Text:
- - - - - - -
Der Arbeitsoverhead: Menschen die ansonsten z.b. gar kein Auto breuchten müssen sich eines kaufen damit sie Arbeiten gehen können - und verwenden dann einen sehr großen Teil ihrer Areitszeit um diese zu bezahlen. Im Arbeitsleben bleibt nur wenig Freizeit. Diese muss dann in einer teuren Urlaubsreise um so intensiver genutzt werden. Würden wir alle weniger arbeiten könnte man dann auch locker mit Bahn und Fahrrad in den Süden oder in die Berge fahren oder mal eine weitere Wanderung machen, etc.
- - - - - - -
Kurze Aufgabe A: Schreibe die Einträge unverändert ab. Beginne mit ihrer ersten Zeile und ende mit der Zeile, die „144 241 160 252“ enthält.

(Einträge zur Beschriftung von Begrenzungsrahmen)
- - - - - - -
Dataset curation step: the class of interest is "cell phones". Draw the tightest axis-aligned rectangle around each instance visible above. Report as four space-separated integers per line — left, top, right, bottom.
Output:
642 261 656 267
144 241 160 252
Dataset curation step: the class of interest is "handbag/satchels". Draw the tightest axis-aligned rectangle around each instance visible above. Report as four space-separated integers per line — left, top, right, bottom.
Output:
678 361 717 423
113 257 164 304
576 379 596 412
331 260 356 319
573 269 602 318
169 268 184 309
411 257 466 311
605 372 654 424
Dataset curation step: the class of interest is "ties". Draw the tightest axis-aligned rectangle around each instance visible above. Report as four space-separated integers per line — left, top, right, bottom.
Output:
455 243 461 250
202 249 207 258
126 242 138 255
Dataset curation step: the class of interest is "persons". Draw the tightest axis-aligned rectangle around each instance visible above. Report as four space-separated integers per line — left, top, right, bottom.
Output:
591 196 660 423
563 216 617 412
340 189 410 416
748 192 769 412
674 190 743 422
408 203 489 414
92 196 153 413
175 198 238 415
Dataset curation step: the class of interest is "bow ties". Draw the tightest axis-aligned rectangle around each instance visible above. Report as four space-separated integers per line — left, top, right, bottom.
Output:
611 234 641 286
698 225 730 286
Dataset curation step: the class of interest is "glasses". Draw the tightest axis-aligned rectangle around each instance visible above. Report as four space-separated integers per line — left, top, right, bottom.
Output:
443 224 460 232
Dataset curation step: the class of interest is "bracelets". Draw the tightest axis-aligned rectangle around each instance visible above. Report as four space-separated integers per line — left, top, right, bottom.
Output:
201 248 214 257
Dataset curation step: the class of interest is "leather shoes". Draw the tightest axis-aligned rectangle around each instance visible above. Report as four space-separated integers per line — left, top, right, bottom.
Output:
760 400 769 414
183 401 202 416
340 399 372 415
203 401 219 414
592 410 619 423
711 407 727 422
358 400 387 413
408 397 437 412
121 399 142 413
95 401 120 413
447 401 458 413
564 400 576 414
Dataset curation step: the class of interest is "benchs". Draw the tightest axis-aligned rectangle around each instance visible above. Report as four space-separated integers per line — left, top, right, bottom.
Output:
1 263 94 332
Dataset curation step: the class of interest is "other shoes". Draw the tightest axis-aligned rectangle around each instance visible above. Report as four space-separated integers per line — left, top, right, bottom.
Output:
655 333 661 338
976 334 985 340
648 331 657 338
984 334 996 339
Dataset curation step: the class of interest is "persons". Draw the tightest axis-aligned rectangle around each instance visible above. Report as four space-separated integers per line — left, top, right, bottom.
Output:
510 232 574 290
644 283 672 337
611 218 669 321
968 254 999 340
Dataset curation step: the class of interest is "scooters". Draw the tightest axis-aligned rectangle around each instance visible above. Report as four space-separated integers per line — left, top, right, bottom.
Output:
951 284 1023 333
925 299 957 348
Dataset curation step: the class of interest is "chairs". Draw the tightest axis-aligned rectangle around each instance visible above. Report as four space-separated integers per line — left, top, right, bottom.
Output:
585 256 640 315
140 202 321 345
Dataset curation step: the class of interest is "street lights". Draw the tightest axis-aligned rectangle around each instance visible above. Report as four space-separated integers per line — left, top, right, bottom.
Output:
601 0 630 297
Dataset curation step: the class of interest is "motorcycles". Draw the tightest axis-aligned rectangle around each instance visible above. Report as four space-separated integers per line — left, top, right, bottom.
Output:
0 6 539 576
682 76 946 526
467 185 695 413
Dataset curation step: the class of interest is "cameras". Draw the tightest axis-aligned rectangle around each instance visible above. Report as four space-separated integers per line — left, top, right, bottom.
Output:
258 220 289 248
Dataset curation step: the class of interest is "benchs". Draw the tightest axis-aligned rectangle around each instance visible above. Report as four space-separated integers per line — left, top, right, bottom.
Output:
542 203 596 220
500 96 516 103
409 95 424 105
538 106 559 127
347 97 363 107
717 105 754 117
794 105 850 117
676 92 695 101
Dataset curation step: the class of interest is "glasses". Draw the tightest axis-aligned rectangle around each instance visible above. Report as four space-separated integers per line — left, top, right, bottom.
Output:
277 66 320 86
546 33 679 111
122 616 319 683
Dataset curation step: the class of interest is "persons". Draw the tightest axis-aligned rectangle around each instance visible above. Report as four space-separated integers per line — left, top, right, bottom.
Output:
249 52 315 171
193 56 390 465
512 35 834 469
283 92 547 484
- - - - - - -
Kurze Aufgabe B: Führe den Text über Erwerbsarbeit und Freizeit im Anschluss an seinen letzten Satz weiter.

Erwartete Lösung A:
Dataset curation step: the class of interest is "cell phones". Draw the tightest axis-aligned rectangle around each instance visible above. Report as four space-separated integers per line — left, top, right, bottom.
Output:
642 261 656 267
144 241 160 252

Erwartete Lösung B:
Alles zusammengerechnet mit Zulieferung und dem ökologischen Fussabdruck des eingesparten Schrotts, sind 50% weniger arbeiten und trotzdem ein gleich hoher oder höherere Lebensstandard (Viele Menschen würden sich mehr Freizeit und weniger Hektik wünschen) durchaus denkbar. Und damit ist ein sehr hohes BGE sehr leicht finanzierbar. Je weniger wir arbeiten desto weniger machen wir die Umwelt kaputt. Daneben ist die freie, selbst bestimmte Arbeit ausserhalb eines Lohnarbeitsverhältnisses wohl oft auch deutlich produktiver.

Die Umstellung unserer Wirtschaft auf sinnvolle Produktion ist ohnehin notwendig, wenn wir nicht in einer dystopischen Zukunft voll von Krieg und Umweltzerstörung aufwachen wollen. Das BGE ist, wie eingangs erklärt ein Mittel das helfen kann unsere Wirtschaft in diese Richtung zu transformieren. Angesichts der kurzen Zeit die uns ökologisch gesehen bleibt und der rasanten Entwicklung künstlicher Intelligenz die unsere menschliche Arbeit ohnehin obsolet macht führt gar kein Weg an einer raschen Einführung eines BGE vorbei.

Franz Schäfer, Dezember 2018.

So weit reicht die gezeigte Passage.